Records contained in a dataset:

◆ ◆ ◆

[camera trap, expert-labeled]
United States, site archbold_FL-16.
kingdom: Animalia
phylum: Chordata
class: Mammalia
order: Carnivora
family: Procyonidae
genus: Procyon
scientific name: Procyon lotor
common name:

◆ ◆ ◆

▸ **WHAT YOU ARE ASKED TO DO**:
Retype every entry without changing anything.

▸ **OUTPUT**:
[camera trap, expert-labeled]
United States, site archbold_FL-16.
kingdom: Animalia
phylum: Chordata
class: Mammalia
order: Carnivora
family: Procyonidae
genus: Procyon
scientific name: Procyon lotor
common name:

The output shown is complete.